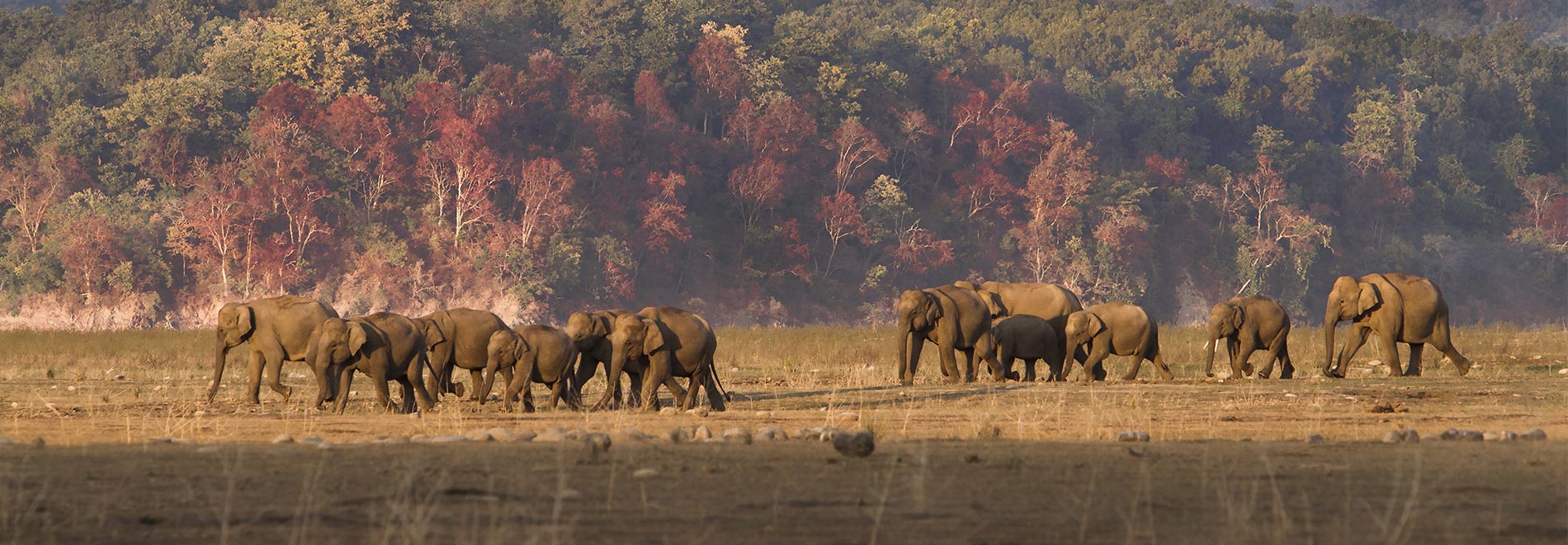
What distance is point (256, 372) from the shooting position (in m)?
20.9

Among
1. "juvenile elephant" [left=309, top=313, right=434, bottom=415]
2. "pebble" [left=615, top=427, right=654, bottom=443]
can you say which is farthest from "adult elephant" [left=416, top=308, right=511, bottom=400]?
"pebble" [left=615, top=427, right=654, bottom=443]

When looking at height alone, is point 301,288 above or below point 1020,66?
below

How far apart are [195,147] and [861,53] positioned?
26.5 metres

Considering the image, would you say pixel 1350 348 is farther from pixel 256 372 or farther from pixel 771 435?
pixel 771 435

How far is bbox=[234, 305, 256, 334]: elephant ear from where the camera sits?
2109 cm

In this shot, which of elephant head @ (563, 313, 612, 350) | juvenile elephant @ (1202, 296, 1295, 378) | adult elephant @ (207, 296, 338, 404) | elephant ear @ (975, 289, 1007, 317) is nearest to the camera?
elephant head @ (563, 313, 612, 350)

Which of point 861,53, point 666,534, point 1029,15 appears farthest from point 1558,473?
point 1029,15

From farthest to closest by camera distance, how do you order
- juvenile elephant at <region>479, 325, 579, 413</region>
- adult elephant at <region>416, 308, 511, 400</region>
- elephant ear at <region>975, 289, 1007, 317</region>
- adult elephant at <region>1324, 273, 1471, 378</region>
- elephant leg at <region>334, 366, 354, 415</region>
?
1. elephant ear at <region>975, 289, 1007, 317</region>
2. adult elephant at <region>1324, 273, 1471, 378</region>
3. adult elephant at <region>416, 308, 511, 400</region>
4. juvenile elephant at <region>479, 325, 579, 413</region>
5. elephant leg at <region>334, 366, 354, 415</region>

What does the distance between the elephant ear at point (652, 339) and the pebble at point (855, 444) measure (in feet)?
24.1

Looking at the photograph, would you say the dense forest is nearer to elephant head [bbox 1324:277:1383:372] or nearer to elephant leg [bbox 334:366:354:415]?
elephant head [bbox 1324:277:1383:372]

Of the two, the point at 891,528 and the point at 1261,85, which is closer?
the point at 891,528

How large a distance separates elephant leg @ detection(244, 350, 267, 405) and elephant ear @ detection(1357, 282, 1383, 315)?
547 inches

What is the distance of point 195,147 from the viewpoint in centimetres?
6256

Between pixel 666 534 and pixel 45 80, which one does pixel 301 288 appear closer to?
pixel 45 80
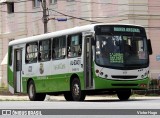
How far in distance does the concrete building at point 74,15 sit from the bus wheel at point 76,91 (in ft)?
50.3

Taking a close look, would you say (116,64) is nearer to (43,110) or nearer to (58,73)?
(58,73)

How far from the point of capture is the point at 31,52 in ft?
82.6

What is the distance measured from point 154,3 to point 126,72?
20.1 metres

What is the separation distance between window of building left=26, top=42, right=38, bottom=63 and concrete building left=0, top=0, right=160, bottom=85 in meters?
12.9

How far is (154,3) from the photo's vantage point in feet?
129

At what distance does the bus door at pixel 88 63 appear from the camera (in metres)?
20.3

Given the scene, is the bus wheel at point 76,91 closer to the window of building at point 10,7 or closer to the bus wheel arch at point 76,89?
the bus wheel arch at point 76,89

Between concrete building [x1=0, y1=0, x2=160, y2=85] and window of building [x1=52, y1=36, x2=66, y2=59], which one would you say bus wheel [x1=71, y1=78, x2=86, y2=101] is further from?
concrete building [x1=0, y1=0, x2=160, y2=85]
= = = = = = =
:: SET TASK ::
Without the pictures, restate all of the entries above verbatim.

:: EXERCISE RESPONSE ::
What distance is point (256, 372) from the shooting position (in m)?
20.9

Among
1. "juvenile elephant" [left=309, top=313, right=434, bottom=415]
2. "pebble" [left=615, top=427, right=654, bottom=443]
can you say which is farthest from "adult elephant" [left=416, top=308, right=511, bottom=400]?
"pebble" [left=615, top=427, right=654, bottom=443]

When looking at height alone, is point 301,288 above or below point 1020,66?
below

How far apart are [195,147] and [861,53] positioned?
26.5 metres

Considering the image, would you say pixel 1350 348 is farther from pixel 256 372 or farther from pixel 771 435?
pixel 771 435

How far is bbox=[234, 305, 256, 334]: elephant ear from where the camera sits?
2109 cm

In this shot, which of elephant head @ (563, 313, 612, 350) | juvenile elephant @ (1202, 296, 1295, 378) | adult elephant @ (207, 296, 338, 404) | elephant ear @ (975, 289, 1007, 317) is nearest to the camera?
elephant head @ (563, 313, 612, 350)

Which of point 861,53, point 666,534, point 1029,15 appears farthest from point 1558,473?
point 1029,15

From farthest to closest by camera distance, how do you order
- juvenile elephant at <region>479, 325, 579, 413</region>
- adult elephant at <region>416, 308, 511, 400</region>
- elephant ear at <region>975, 289, 1007, 317</region>
- adult elephant at <region>1324, 273, 1471, 378</region>
- elephant leg at <region>334, 366, 354, 415</region>
?
1. elephant ear at <region>975, 289, 1007, 317</region>
2. adult elephant at <region>1324, 273, 1471, 378</region>
3. adult elephant at <region>416, 308, 511, 400</region>
4. juvenile elephant at <region>479, 325, 579, 413</region>
5. elephant leg at <region>334, 366, 354, 415</region>

What does the distance between the elephant ear at point (652, 339) and the pebble at point (855, 444) measure (in feet)?
24.1

Looking at the photograph, would you say the dense forest is nearer to elephant head [bbox 1324:277:1383:372] or nearer to elephant leg [bbox 334:366:354:415]?
elephant head [bbox 1324:277:1383:372]

Of the two, the point at 891,528 and the point at 1261,85, which is closer?
the point at 891,528

How large a distance separates elephant leg @ detection(244, 350, 267, 405) and elephant ear @ detection(1357, 282, 1383, 315)?
547 inches

What is the distance of point 195,147 from the viewpoint in centimetres?
6256

Between pixel 666 534 and pixel 45 80, which one does pixel 301 288 appear closer to?
pixel 45 80
How far in distance does the concrete building at point 74,15 sit from the bus wheel at point 76,91 (in ft)?
50.3

Taking a close look, would you say (116,64) is nearer to (43,110) or nearer to (58,73)?
(58,73)

How far from the point of capture is the point at 31,52 in ft?
82.6

What is the distance measured from point 154,3 to point 126,72?
20.1 metres

What is the separation distance between window of building left=26, top=42, right=38, bottom=63 and concrete building left=0, top=0, right=160, bottom=85 in meters?
12.9

How far is (154,3) from the photo's vantage point in feet?
129

At what distance does the bus door at pixel 88 63 appear from the camera (in metres)?
20.3

Given the scene, is the bus wheel at point 76,91 closer to the window of building at point 10,7 or closer to the bus wheel arch at point 76,89?
the bus wheel arch at point 76,89

Between concrete building [x1=0, y1=0, x2=160, y2=85] and window of building [x1=52, y1=36, x2=66, y2=59], which one would you say bus wheel [x1=71, y1=78, x2=86, y2=101] is further from?
concrete building [x1=0, y1=0, x2=160, y2=85]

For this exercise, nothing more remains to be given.